Monday, September 22, 2014

Fresnel Lens

What is a Fresnel Lens?

Rodney Barfield, in his book Seasoned by Salt, explains: "The Fresnel (pronounced Fre-NEL) lens developed by French physicist Augustin Fresnel, was a technological leap in navigational lighting. It is a glass dome of prisms and bull's-eyes, and light is concentrated at its center into parallel rays that are intensified with a magnifying glass."

This is a photo of the fourth order Fresnel lens in the Ocracoke lighthouse. Although the Fresnel lens was invented in 1822, and the Ocracoke lighthouse was built in 1823, a Fresnel lens was not installed until 1854.

The Ocracoke light (now produced by a 250 watt quartz-halogen bulb, and magnified by the lens) is equal to 8,000 candlepower, and is visible 14 miles to sea.

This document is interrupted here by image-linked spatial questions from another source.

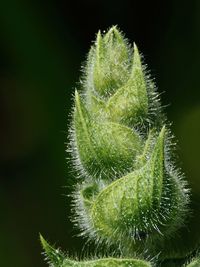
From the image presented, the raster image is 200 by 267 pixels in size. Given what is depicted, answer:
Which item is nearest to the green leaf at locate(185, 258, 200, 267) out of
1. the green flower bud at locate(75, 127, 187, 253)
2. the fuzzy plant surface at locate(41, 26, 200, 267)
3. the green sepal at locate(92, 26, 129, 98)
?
the fuzzy plant surface at locate(41, 26, 200, 267)

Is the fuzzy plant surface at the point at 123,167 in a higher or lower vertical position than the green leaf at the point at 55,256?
higher

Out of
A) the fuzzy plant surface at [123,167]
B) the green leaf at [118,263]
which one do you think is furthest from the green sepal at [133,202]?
the green leaf at [118,263]

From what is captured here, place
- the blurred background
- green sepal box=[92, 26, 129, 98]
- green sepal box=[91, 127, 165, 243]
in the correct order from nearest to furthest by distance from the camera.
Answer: green sepal box=[91, 127, 165, 243]
green sepal box=[92, 26, 129, 98]
the blurred background

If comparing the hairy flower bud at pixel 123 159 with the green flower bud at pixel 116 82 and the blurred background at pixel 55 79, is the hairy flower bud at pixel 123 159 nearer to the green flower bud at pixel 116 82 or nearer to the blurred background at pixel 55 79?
the green flower bud at pixel 116 82

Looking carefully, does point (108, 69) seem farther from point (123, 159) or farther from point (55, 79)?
point (55, 79)

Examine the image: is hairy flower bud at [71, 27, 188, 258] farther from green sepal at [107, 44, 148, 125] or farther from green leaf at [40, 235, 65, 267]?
green leaf at [40, 235, 65, 267]

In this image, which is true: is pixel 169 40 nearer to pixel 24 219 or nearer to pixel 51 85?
pixel 51 85

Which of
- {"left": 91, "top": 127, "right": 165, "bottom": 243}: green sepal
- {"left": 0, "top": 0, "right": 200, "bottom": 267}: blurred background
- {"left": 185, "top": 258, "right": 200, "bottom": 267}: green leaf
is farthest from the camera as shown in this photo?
{"left": 0, "top": 0, "right": 200, "bottom": 267}: blurred background
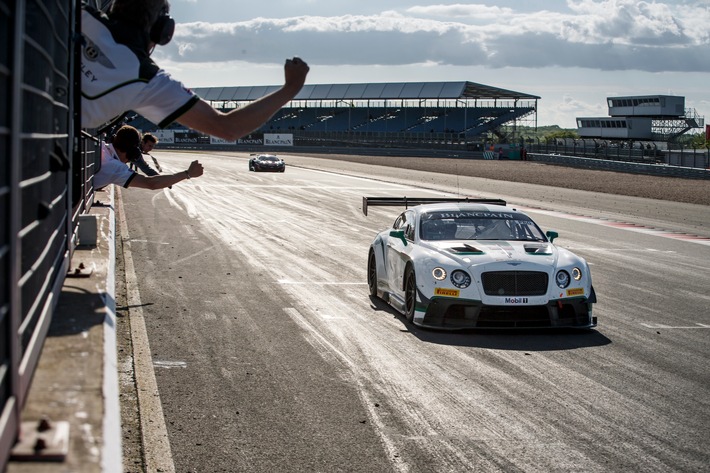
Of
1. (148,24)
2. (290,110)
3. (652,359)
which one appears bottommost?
(652,359)

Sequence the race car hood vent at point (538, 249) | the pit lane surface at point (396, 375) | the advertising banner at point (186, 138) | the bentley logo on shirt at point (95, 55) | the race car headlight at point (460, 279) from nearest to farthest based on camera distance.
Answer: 1. the bentley logo on shirt at point (95, 55)
2. the pit lane surface at point (396, 375)
3. the race car headlight at point (460, 279)
4. the race car hood vent at point (538, 249)
5. the advertising banner at point (186, 138)

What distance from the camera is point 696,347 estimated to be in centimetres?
998

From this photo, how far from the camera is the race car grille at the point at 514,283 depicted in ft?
35.0

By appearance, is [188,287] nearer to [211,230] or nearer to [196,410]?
[196,410]

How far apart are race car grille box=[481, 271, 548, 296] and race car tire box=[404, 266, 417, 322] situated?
80 centimetres

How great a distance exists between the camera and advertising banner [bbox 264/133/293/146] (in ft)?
339

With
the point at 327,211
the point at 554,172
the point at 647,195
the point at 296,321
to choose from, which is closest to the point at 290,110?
the point at 554,172

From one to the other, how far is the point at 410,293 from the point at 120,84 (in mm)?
7809

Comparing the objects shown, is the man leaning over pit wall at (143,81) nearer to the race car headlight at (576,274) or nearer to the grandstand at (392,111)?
the race car headlight at (576,274)

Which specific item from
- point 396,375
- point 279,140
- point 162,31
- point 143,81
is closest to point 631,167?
point 396,375

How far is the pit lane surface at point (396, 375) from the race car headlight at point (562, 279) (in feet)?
1.78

Our latest Ocracoke Newsletter is the story of late 19th century steamship traffic to Ocracoke, and the large Victorian hotel that accommodated the guests. You can read the article here:

1 comment:

  1. Fresnel lenses are also key components of the visual landing system that guides aircraft carrier pilots in coming aboard ship and replace the mirror system originally developed by the British Royal Navy. Just keep the "meatball" between the green datum lights, and "welcome aboard"!